Dejemos de lado que esto podría, según la interpretación que hagamos, ser delito según la Ley de Memoria Histórica por hacer apología del franquismo. Obviando eso, que es subjetivo, este programa me parece un insulto a pedagogos/as y educadores/as como Manuel Bartolomé Cossio (uno de los padres de la Institución Libre de Enseñanza), Paulo Freire (Padre de la Pedagogía de la Liberación), Concha Castaño Casaseca (una de las fundadoras de la Pandeia, ejemplo de educación libertaria), o más recientemente el Padre Javier (uno de los coordinadores de los Proyectos socioeducativos de la Parroquia de San Carlos Borromeo, en el barrio de Entrevías, Madrid).
Seguramente, todos/as los/as profesionales mencionados/as anteriormente, nos dirían que el refuerzo positivo es mucho mejor que el castigo, que la educación es liberación y no adiestramiento y represión, que la violencia es estructural, que la mejor solución es trabajar la responsabilidad y miles de argumentos de peso en los que no voy a entrar ahora. Lo importante es lo que harían después, ¿ir al cine a ver la última de la Coixet, para poder decir que se visto en todo encuentro social?, ¿irse de cena con los/as amigos/as?, ¿irse de acampada a ver las flores silvestres?, ¿irse a un con cierto?; pues no, harían dos cosas, dos simples y sencillas cosas: apagar la tele y ponerse a trabajar con vocación y entrega a sus educandos/as.
Pero aterricemos con un ejemplo en Burgos.
El otro día, escuché a futuras pedagogas y actuales maestras, quejarse amargamente de la violencia en las aulas y defender a capa y espada las medidas de Esperanza Aguirre. Al día siguiente, llevado por mi afán de satisfacer mi curiosidad, me metí en la página web de la radio digital Onda Expansiva y escuché una entrevista a Oscar Caballero, de la Asociación de ayuda a chicos/as en exclusión Saltando Charcos, criticando esa misma medida.

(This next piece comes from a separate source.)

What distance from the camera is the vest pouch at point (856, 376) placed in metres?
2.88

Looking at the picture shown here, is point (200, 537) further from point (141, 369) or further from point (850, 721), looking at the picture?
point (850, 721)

Teniendo en cuenta en que consiste el trabajo de uno y de otras y el tipo de chavales/as con los que trabaja cada cual yo me pregunto, ¿quién es mejor profesional?, ¿quién está tirando balones fuera sin aceptar sus propias responsabilidades?
En definitiva, la educación empieza por saber porque se está donde se está, el respeto y el conocimiento de uno mismo y de tus educandos/as. Educar es escucharse a uno mismo para poder escuchar a quienes educamos. A partir de ahí podremos reclamar a los demás.